Despite reports in the literature of remission following different elimination diets, in the daily practice of primary care in public hospitals or private offices, a strict diet is difficult to apply and may have a major impact on the quality of life of the pediatric patients and their families [28]. Therefore, the use of allergy tests to evaluate the immediate and delayed allergic sensitivity to foods has been suggested by a number of authors, which allows the provision of a directed elimination diet with fewer repercussions in the daily and social life of these patients [2, 5]. In our patients, the tests revealed fewer sensitivities to foods compared to other studies using the same techniques [12, 16, 29].

Because this report describes a cross-sectional study, it does not allow for the claim that sensitivity actually translates into food allergy. To prove this claim, it is necessary to perform a series of endoscopies and biopsies to demonstrate the role of each food in the genesis of the esophageal inflammatory process, which is recognized as the gold standard for establishing the relationship between EoE and food allergy [12].

Pertaining to the involvement of inhalants in the pathogenesis of EoE, an experimental study in rats using a placebo control demonstrated that esophageal hypersensitivity was simultaneous with the development of pulmonary inflammation, particularly in genetically modified animals that were eotaxin-3 and interleukin 5-positive, demonstrating that similar to asthma, sensitivity to inhalants might be involved in the pathogenesis of the disease [30]. Other studies suggest the participation of inhalants in the activation of the disease during seasons associated with high levels of pollen [31].
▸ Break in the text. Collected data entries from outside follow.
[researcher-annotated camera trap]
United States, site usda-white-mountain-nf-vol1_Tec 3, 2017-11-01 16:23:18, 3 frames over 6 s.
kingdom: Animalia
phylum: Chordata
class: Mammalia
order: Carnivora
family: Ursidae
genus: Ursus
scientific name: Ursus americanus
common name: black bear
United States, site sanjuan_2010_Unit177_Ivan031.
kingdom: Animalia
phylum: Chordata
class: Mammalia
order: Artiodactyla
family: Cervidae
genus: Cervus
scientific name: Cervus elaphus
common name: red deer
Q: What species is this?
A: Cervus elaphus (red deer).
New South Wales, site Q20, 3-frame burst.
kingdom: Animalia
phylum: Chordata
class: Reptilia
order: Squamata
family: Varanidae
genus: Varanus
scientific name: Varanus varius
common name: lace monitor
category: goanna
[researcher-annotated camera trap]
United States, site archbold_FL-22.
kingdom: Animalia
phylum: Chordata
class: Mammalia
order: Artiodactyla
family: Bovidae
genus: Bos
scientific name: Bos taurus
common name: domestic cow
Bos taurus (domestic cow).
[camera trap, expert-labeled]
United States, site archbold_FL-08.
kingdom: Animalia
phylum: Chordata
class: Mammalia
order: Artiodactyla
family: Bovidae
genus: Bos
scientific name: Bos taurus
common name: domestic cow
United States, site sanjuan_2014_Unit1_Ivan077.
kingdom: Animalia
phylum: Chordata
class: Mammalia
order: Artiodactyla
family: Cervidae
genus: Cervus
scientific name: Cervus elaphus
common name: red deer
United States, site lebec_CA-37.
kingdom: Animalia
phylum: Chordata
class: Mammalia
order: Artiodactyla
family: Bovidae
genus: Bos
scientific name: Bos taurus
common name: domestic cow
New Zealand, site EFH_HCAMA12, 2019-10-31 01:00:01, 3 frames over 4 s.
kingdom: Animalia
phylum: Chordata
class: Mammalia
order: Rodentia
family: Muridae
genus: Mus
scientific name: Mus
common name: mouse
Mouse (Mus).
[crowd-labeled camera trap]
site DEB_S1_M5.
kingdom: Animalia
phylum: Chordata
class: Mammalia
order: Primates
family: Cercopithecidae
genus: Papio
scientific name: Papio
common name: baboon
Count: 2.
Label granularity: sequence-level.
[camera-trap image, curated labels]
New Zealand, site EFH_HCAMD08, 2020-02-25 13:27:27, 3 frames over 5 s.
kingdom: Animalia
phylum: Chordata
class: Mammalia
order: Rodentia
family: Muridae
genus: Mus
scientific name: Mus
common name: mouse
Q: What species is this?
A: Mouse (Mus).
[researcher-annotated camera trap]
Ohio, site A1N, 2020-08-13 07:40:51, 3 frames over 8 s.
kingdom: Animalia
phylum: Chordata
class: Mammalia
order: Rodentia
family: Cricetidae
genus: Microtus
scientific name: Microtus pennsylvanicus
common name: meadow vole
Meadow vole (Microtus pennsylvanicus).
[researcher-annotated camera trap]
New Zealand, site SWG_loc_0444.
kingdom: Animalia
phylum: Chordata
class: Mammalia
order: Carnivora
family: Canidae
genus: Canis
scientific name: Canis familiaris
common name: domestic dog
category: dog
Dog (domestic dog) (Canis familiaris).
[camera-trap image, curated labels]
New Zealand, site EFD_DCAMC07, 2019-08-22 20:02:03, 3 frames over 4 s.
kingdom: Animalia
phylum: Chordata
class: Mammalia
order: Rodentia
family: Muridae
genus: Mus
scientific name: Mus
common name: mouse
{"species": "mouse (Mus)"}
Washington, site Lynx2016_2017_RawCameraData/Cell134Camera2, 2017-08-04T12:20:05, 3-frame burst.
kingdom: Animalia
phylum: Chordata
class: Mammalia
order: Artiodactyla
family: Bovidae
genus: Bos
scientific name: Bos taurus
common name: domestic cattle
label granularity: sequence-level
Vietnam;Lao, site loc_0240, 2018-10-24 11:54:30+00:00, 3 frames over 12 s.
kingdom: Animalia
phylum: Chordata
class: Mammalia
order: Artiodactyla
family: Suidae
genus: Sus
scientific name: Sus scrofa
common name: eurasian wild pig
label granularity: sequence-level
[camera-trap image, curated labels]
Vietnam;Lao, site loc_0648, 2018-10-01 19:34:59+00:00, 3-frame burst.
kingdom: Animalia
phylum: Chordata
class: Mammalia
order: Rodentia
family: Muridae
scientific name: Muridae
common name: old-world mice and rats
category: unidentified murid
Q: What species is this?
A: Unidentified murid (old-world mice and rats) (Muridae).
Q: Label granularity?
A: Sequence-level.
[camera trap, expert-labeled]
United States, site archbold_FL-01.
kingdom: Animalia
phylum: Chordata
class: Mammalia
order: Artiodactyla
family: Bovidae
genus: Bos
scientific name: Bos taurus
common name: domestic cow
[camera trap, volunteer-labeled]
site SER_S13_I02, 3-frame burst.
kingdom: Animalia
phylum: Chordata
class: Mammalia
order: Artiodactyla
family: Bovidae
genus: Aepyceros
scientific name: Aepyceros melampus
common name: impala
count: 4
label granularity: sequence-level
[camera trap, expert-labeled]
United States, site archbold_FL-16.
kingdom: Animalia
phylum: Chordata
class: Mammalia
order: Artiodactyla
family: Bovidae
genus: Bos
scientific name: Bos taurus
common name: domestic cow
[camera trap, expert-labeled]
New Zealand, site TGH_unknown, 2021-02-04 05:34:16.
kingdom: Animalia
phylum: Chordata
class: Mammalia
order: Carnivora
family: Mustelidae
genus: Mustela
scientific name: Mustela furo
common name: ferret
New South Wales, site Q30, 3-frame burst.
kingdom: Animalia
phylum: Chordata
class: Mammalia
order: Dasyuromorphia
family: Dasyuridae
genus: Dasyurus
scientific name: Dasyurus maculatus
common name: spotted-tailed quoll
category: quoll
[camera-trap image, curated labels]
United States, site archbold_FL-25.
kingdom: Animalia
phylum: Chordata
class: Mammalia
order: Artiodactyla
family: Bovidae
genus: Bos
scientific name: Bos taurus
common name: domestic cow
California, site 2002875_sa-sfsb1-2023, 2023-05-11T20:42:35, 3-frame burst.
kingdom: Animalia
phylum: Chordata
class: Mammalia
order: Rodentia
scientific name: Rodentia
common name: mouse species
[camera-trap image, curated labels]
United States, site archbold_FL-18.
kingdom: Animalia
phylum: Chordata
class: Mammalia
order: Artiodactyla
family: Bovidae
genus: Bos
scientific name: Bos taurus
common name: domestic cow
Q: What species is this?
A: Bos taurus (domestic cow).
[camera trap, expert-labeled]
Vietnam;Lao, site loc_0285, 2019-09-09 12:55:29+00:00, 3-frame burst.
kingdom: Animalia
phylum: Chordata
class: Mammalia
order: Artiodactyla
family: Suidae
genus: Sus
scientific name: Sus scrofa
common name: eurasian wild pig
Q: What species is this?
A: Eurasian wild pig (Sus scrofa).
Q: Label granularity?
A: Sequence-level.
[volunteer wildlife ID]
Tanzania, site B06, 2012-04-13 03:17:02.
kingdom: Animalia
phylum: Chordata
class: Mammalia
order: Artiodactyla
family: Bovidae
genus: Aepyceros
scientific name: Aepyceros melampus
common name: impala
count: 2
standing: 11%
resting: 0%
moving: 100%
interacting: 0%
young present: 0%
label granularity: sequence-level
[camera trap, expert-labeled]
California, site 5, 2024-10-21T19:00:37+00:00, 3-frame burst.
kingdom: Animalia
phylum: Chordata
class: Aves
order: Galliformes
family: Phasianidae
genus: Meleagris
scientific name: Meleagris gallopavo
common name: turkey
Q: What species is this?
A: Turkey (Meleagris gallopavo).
In our patients, there was a notable positivity for the sensitivity to inhalants, similar to what was observed in the prick test. We stress the need for further studies to understand the actual association of inhalants with EoE. Notably, a large proportion of the patients were carriers of other atopic diseases, such as asthma and rhinitis, and it was not possible to establish whether the positivity in the test was because of one of these diseases, EoE, or all of the above.

The observation that one group of patients exhibited allergen sensitivity and another group did not exhibit allergen sensitivity suggests that EoE, similar to asthma, exhibits different inflammatory patterns that lead to a common clinical presentation; therefore, it is possible for the disease to exhibit different phenotypes.

Whereas the cause of the immune alteration responsible for esophageal inflammation in EoE is still under discussion, we need to offer our patients the most effective treatment possible with the smallest impact on the quality of life. The consensus recommended treatment, in addition to an elimination diet, is the administration of topical corticosteroids that are swallowed, which was employed in all of the patients who participated in this study [1, 2, 32]. To realize the full impact of EoE in children, some authors note that the histological findings and professional perception are important for patient assessment through the development of quality of life questionnaires [33].

Conclusions

In conclusion, the patients evaluated in this study exhibited clinical characteristics that were similar to other cases of EoE described in the literature, demonstrating an important association with other allergic diseases that also exhibit an alteration in the immune system’s expression. The need for future studies to gain further insight into the pathogenesis of this disease does not prevent us from offering a treatment that could ensure an improvement in the quality of life and reduce the chance of acute events related to EoE.